The Trail of Tears refers to the forced relocation of approximately 60,000 Native Americans from the southeastern United States to Indian Territory (present-day Oklahoma) between 1830 and 1850. Authorized by Andrew Jackson's Indian Removal Act (1830), the removals affected the Cherokee, Chickasaw, Choctaw, Creek, and Seminole nations. An estimated 15,000-20,000 people died from exposure, disease, and starvation during the forced marches. The Cherokee removal of 1838-1839, during which approximately 4,000 of 15,000 people died, is the most well-known.

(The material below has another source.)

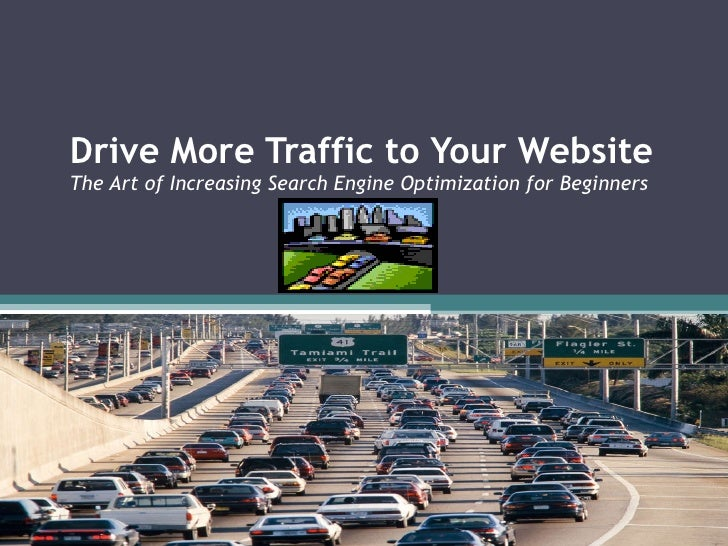 Drive More Traffic to Your Website The Art of Increasing Search Engine Optimization for Beginners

What happened at Wounded Knee?
On December 29, 1890, soldiers of the 7th Cavalry attempted to disarm a band of Miniconjou Lakota at Wounded Knee Creek, South Dakota. A shot was fired, and soldiers opened fire with rifles and Hotchkiss mountain guns. Between 250 and 300 Lakota were killed, including many women and children who were shot while fleeing. Bodies were found up to two miles from the camp. Twenty soldiers received the Medal of Honor β awards that remain controversial and have been the subject of Congressional revocation efforts. Wounded Knee is widely considered the last major engagement of the Indian Wars and is classified by most historians as a massacre, not a battle.
Was what happened to Native Americans genocide?
This is a subject of ongoing scholarly and legal debate. The UN Genocide Convention (1948) defines genocide as acts committed with "intent to destroy, in whole or in part, a national, ethnical, racial or religious group." Many specific events β Sand Creek, the Trail of Tears, the deliberate destruction of buffalo herds, forced assimilation through boarding schools β meet elements of this definition. The overall pattern of dispossession, forced relocation, cultural destruction, and population decline is consistent with what scholars call settler colonialism. Whether the totality constitutes "genocide" under international law depends partly on demonstrating centralized intent versus a pattern of individual acts. Many historians and Indigenous scholars use the term; others prefer "ethnic cleansing" or "colonial violence." The human reality is the same regardless of the legal label.
Related Pages
Sources
- Dee Brown β Bury My Heart at Wounded Knee (1970)
- Peter Cozzens β The Earth Is Weeping: The Epic Story of the Indian Wars for the American West (2016)
- Claudio Saunt β Unworthy Republic: The Dispossession of Native Americans (2020)
- Roxanne Dunbar-Ortiz β An Indigenous Peoples' History of the United States (2014)
- US Department of the Interior β Federal Indian Boarding School Initiative Report (2022)
- National Archives β Records of Indian Treaties
- Congressional Research Service β American Indian Policy Overview
- David Treuer β The Heartbeat of Wounded Knee: Native America from 1890 to the Present (2019)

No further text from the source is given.